> _Document extract_:
GAN4 Which Training Methods for GANs do actually Converge? （ICML 2018)

Introduction

Generative Adversarial Networks (GANs) are powerful latent variable models that can be used to learn complex real-world distributions. The recent works show the local convergence of GAN training for absolutely continuous data and generator distributions. However, while very powerful, GANs can be hard to train and in practice it is often observed that gradient descent based GAN optimization does not lead to convergence.

In this paper, the author discussed a counterexample showing that in the more realistic case of distributions that are not absolutely continuous, unregularized GAN training is not always convergent. The paper also showed that how recent techniques for stabilizing GAN training affect local convergence on the example problem, as WGAN, WGAN-GP, and DRAGAN do not converge on this example. And based on this observation, the paper introduced simplified gradient penalties and prove local convergence for the regularized GAN training dynamics.

Problem Definition

We consider the traditional GAN training objective function as $\begin{align*} L(\theta, \psi) = \mathbb{E}_{p(z)}[f(D_\psi(G_\theta(z)))] + \mathbb{E}_{p_D(x)}[f(-D_\psi(x))] \end{align*}$ where the common choice is $f(t) = -\log(1 + exp(-t))$ considered in the original GAN paper. For technical reasons we assume that $f$ is continuously differentiable and satisifes $f'(t) \neq 0$ for all $t \in \mathbb{R}$ . GANs are usually trained using Simultaneous or Altenating Gradient Descent (SimGD and AltGD), where both of them can be considered as fixed point algorithm that apply some operator $F_h(\theta, \psi) = (\theta, \psi) + hv(\theta, \psi)$ where $v(\theta, \psi)$ denotes the gradient vector field
$v(\theta, \psi) = \begin{pmatrix} -\nabla_\theta L(\theta, \psi) \\ \nabla_{\psi} (\theta, \psi) \end{pmatrix}$
Recently, it was shown that local convergence of GAN training near an equilibrium point $(\theta^\star, \psi^\star)$ can be analyzed by looking at the spectrum of the Jacobian $F'_h(\theta^\star, \psi^\star)$ at the equilibrium:

If $F'_h(\theta^\star, \psi^\star)$ has eigenvalues with absolute value bigger than 1, the training algorithm will generally not converge to $(\theta^\star, \psi^\star)$ .
On the other hand, If $F'_h(\theta^\star, \psi^\star)$ has eigenvalues with absolute value smaller than 1, the algorithm will converge in sublinear time.

Dirac-GAN

Equipped with these definitions, we can now have the definition of a simple yet prototypical counterexample which shows that in the general case unregularized GAN training is neither locally nor globally convergent.

Defition 1 The Dirac-GAN consists of a (univariate) generator distribution $p_\theta = \gamma_\theta$ and a linear discriminator $D_\psi(x) = \psi \cdot x$ . The true data distribution $p_D$ is given by a Dirac-distribution concentrated at 0.

Lemma 2 The unique equilibrium point of the training objective is given by $\theta = \psi = 0$ . And the Jacobian of the gradient vector field has two eigenvalues $\pm f'(0)i$ .

Considering the idealized continuous systems in GAN training dynamics, in the previous works, it was assumed that the optimal discriminator parameter vector is a continuous function of the current generator parameters.

> _Tasks to complete_:
1 – Which stabilization techniques does the GAN convergence summary say do not converge on the example problem? List them.
2 – Pick up the GAN convergence summary right after its last sentence and write the next part.
The listing after this point is separate material, unrelated to the GAN convergence summary.

> _Rows_:
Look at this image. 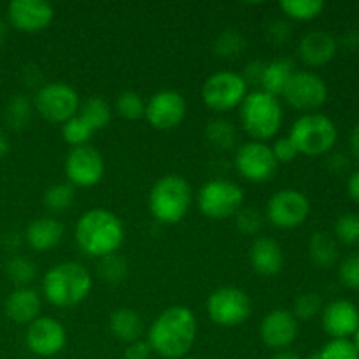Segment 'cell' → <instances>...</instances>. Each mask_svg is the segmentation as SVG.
<instances>
[{
    "label": "cell",
    "instance_id": "6da1fadb",
    "mask_svg": "<svg viewBox=\"0 0 359 359\" xmlns=\"http://www.w3.org/2000/svg\"><path fill=\"white\" fill-rule=\"evenodd\" d=\"M198 323L191 309L172 305L153 321L147 332V344L153 353L165 359H182L193 349Z\"/></svg>",
    "mask_w": 359,
    "mask_h": 359
},
{
    "label": "cell",
    "instance_id": "7a4b0ae2",
    "mask_svg": "<svg viewBox=\"0 0 359 359\" xmlns=\"http://www.w3.org/2000/svg\"><path fill=\"white\" fill-rule=\"evenodd\" d=\"M76 244L91 258H105L118 252L125 242V224L107 209H90L77 219L74 230Z\"/></svg>",
    "mask_w": 359,
    "mask_h": 359
},
{
    "label": "cell",
    "instance_id": "3957f363",
    "mask_svg": "<svg viewBox=\"0 0 359 359\" xmlns=\"http://www.w3.org/2000/svg\"><path fill=\"white\" fill-rule=\"evenodd\" d=\"M91 273L77 262L56 263L42 277V294L49 304L60 309L83 304L91 293Z\"/></svg>",
    "mask_w": 359,
    "mask_h": 359
},
{
    "label": "cell",
    "instance_id": "277c9868",
    "mask_svg": "<svg viewBox=\"0 0 359 359\" xmlns=\"http://www.w3.org/2000/svg\"><path fill=\"white\" fill-rule=\"evenodd\" d=\"M241 125L252 140L273 139L284 121L283 104L277 97L256 90L248 93L241 104Z\"/></svg>",
    "mask_w": 359,
    "mask_h": 359
},
{
    "label": "cell",
    "instance_id": "5b68a950",
    "mask_svg": "<svg viewBox=\"0 0 359 359\" xmlns=\"http://www.w3.org/2000/svg\"><path fill=\"white\" fill-rule=\"evenodd\" d=\"M193 193L188 181L181 175H165L158 179L147 196V207L158 223L175 224L182 221L191 207Z\"/></svg>",
    "mask_w": 359,
    "mask_h": 359
},
{
    "label": "cell",
    "instance_id": "8992f818",
    "mask_svg": "<svg viewBox=\"0 0 359 359\" xmlns=\"http://www.w3.org/2000/svg\"><path fill=\"white\" fill-rule=\"evenodd\" d=\"M290 137L298 153L305 156H323L335 147L339 139L337 125L325 114L311 112L304 114L293 123Z\"/></svg>",
    "mask_w": 359,
    "mask_h": 359
},
{
    "label": "cell",
    "instance_id": "52a82bcc",
    "mask_svg": "<svg viewBox=\"0 0 359 359\" xmlns=\"http://www.w3.org/2000/svg\"><path fill=\"white\" fill-rule=\"evenodd\" d=\"M196 202L203 216L210 219H228L235 217L244 205V191L230 179H210L200 188Z\"/></svg>",
    "mask_w": 359,
    "mask_h": 359
},
{
    "label": "cell",
    "instance_id": "ba28073f",
    "mask_svg": "<svg viewBox=\"0 0 359 359\" xmlns=\"http://www.w3.org/2000/svg\"><path fill=\"white\" fill-rule=\"evenodd\" d=\"M249 86L244 77L233 70H217L210 74L202 86V102L216 112L233 111L248 97Z\"/></svg>",
    "mask_w": 359,
    "mask_h": 359
},
{
    "label": "cell",
    "instance_id": "9c48e42d",
    "mask_svg": "<svg viewBox=\"0 0 359 359\" xmlns=\"http://www.w3.org/2000/svg\"><path fill=\"white\" fill-rule=\"evenodd\" d=\"M207 314L214 325L223 328L241 326L252 314L251 297L241 287H217L207 298Z\"/></svg>",
    "mask_w": 359,
    "mask_h": 359
},
{
    "label": "cell",
    "instance_id": "30bf717a",
    "mask_svg": "<svg viewBox=\"0 0 359 359\" xmlns=\"http://www.w3.org/2000/svg\"><path fill=\"white\" fill-rule=\"evenodd\" d=\"M34 109L49 123L63 125L79 114L81 98L77 91L67 83H46L37 90L34 98Z\"/></svg>",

> _Task responses_:
1 – WGAN, WGAN-GP, DRAGAN

2 –
Lemma 2.3 The integral curves of the gradient vector field $v(\theta, \psi)$ do not converge to the Nash-equilibrium. Every integral curve $(\theta(t), \psi(t))$ of the gradient vector field $v(\theta, \psi)$ satisfies $\theta(t)^2 + \psi(t)^2 = \text{const}$ for all $t \in [0, \infty)$

In this case, unless $\theta = 0$ , there is not even an optimal discriminator parameter for the Dirac-GAN.

And the following theorems showed that in two normal training dynamics of GAN: SimGD and AltGD, both encounter such instabilities. But where do these instabilities come from?

Figure 1: (a): In the beginning, the discriminator pushes the generator towards the true data distribution and the slope increases. (b): When the generator reaches the target distribution, the slope of the discriminator is the largest, pushing it away from the target distribution. This results in the oscillating behavior that will never converge.

Another way to look at it is to consider the local behavior of the training algorithm near the Nash-equilibrium, where there is no incentive for the discriminator to move to the equilibrium discriminator.

Figure 2: Converging properties of different GAN training algorithms using alternating gradient descent. We can clearly see that WGAN and WGAN-GP both do not converge on this example.

Regularization Techniques

A common technique to stabilize GANs is to add instance noise, i.e., independent Gaussian noise, to the data points.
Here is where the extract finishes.